Counters are different from Hadoop

The counter information displayed within the MapReduce framework in IBM Spectrum Symphony when a job is finished is different from Hadoop. Because of the different implementation and/or limitation, the MapReduce framework in IBM Spectrum Symphony removes the following counters:

Shuffle Errors
       BAD_ID=0                  
       WRONG_LENGTH=0        
       WRONG_MAP=0           
       WRONG_REDUCE=0       
Job Counters
       Total time spent by all maps waiting after reserving slots
       (ms)=0             
       Total time spent by all reduces waiting after reserving slots
       (ms)=0           
        Rack-local map tasks=1                                             
       SLOTS_MILLIS_MAPS=6859                                        
       SLOTS_MILLIS_REDUCES=4874                                    
        Launched map tasks=1                                              
       Launched reduce tasks=1

At the same time, it adds the following counter:

Shuffle Errors
       WRONG_PATH=0

where WRONG_PATH means that a reduce task tried to fetch an intermediate file that does not exist.
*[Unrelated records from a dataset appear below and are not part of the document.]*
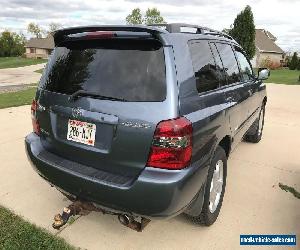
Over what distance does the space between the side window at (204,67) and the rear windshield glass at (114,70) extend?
48 centimetres

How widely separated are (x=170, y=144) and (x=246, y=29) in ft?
109

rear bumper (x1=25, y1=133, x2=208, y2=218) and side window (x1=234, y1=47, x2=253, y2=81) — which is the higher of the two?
side window (x1=234, y1=47, x2=253, y2=81)

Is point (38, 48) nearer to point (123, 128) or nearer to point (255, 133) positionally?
point (255, 133)

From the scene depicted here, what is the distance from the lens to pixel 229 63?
3.98m

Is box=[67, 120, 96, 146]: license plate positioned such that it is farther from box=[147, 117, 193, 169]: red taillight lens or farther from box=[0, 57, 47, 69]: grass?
box=[0, 57, 47, 69]: grass

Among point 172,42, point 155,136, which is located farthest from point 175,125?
point 172,42

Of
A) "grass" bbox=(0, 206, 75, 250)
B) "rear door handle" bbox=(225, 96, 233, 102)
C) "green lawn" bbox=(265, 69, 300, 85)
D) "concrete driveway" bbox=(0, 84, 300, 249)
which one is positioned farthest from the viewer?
"green lawn" bbox=(265, 69, 300, 85)

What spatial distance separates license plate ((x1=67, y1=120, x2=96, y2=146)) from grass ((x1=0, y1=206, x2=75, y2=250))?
101cm

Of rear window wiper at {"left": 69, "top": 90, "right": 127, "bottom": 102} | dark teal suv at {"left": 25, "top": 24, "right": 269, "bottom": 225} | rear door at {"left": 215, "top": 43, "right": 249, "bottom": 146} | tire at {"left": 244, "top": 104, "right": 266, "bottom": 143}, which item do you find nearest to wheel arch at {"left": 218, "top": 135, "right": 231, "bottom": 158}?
rear door at {"left": 215, "top": 43, "right": 249, "bottom": 146}

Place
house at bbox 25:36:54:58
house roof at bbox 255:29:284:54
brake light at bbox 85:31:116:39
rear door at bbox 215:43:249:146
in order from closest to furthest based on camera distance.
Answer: brake light at bbox 85:31:116:39 → rear door at bbox 215:43:249:146 → house roof at bbox 255:29:284:54 → house at bbox 25:36:54:58

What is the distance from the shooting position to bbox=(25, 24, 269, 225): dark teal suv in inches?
95.3

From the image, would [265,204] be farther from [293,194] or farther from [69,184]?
[69,184]

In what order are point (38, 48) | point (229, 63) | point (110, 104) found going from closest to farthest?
point (110, 104), point (229, 63), point (38, 48)

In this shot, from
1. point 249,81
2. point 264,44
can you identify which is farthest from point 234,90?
point 264,44
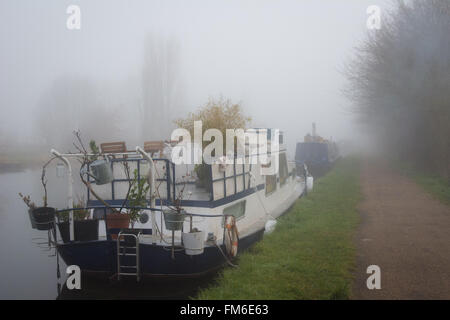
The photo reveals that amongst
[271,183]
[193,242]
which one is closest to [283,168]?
[271,183]

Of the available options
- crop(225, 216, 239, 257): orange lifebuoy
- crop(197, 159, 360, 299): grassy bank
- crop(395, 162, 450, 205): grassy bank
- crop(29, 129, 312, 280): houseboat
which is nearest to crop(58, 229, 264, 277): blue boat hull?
crop(29, 129, 312, 280): houseboat

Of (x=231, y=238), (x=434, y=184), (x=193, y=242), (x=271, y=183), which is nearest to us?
(x=193, y=242)

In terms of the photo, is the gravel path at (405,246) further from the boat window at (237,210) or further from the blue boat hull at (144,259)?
the blue boat hull at (144,259)

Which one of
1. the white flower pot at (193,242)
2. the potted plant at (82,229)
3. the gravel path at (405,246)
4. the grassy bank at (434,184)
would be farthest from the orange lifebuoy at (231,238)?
the grassy bank at (434,184)

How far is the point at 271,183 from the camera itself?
11.4 m

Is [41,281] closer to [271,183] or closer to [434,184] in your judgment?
[271,183]

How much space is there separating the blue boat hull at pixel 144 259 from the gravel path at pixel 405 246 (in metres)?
2.82

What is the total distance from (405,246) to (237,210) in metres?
3.63

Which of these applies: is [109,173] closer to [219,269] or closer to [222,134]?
[219,269]

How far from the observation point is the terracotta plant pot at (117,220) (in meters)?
6.93

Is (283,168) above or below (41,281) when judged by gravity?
above

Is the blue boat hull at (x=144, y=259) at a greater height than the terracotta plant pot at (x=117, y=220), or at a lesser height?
lesser

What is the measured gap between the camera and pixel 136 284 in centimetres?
733
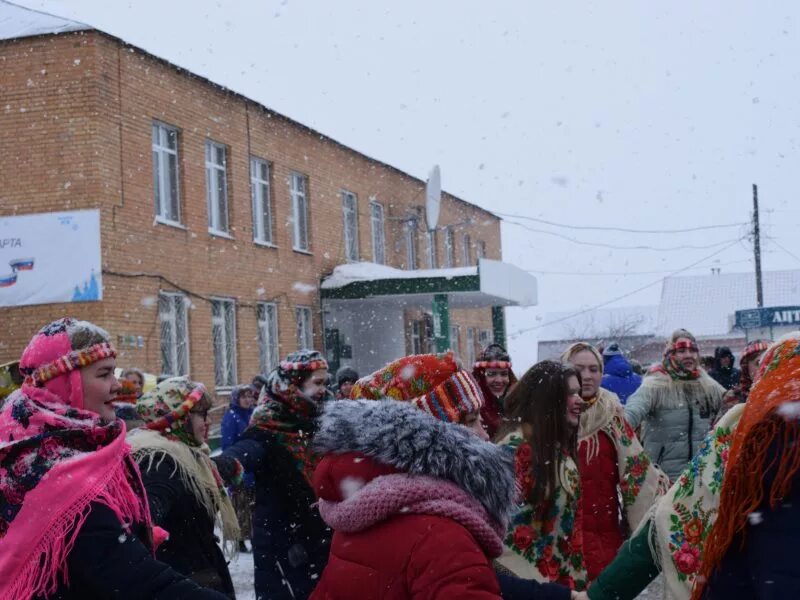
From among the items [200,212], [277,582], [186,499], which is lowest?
[277,582]

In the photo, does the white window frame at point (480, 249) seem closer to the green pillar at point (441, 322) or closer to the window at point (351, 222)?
the window at point (351, 222)

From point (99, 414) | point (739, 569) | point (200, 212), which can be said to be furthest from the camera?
point (200, 212)

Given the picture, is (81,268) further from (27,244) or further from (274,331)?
(274,331)

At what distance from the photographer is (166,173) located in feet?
59.7

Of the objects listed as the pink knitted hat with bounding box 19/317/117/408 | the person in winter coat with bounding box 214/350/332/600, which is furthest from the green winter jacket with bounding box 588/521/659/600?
the person in winter coat with bounding box 214/350/332/600

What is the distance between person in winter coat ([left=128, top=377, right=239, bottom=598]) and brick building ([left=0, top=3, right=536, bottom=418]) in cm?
1138

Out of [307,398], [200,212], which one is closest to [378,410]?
[307,398]

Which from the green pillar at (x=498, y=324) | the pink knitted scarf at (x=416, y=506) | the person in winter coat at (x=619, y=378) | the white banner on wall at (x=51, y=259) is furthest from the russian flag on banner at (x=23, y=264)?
the green pillar at (x=498, y=324)

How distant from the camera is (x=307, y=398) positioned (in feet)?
18.0

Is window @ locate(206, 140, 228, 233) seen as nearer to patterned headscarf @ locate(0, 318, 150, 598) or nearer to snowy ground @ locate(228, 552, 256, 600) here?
snowy ground @ locate(228, 552, 256, 600)

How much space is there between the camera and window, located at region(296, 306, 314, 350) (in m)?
22.7

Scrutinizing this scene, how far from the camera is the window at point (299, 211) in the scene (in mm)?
22859

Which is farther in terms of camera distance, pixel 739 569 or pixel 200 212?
pixel 200 212

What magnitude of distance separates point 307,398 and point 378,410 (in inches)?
114
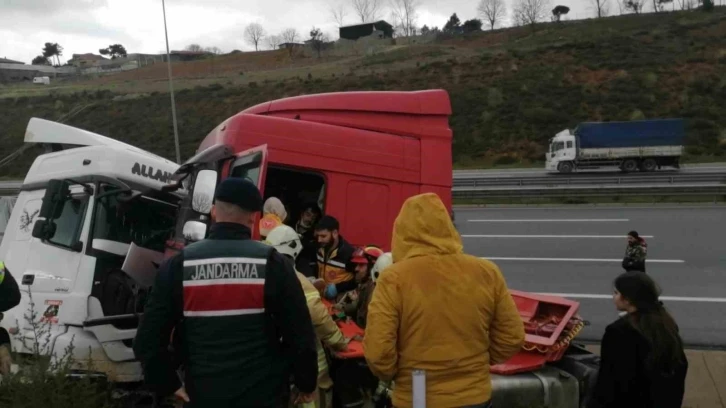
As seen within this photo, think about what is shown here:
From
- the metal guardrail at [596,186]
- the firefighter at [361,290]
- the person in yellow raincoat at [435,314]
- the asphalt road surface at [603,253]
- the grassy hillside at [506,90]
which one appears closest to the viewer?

Duplicate messages in task logs

Messages relating to the combine function for a MapReduce job are duplicated in the map task and reduce task logs.

This occurs because setting the combiner class within the MapReduce framework in IBM Spectrum Symphony causes the combiner class to run twice:

After the map task and before output from the map task is sent to the host that will run the reduce task, and
After the host that ran the reduce task gets data from the map and before it runs the reduce task.

As a result, messages from the combine function appear in the map task and reduce task logs.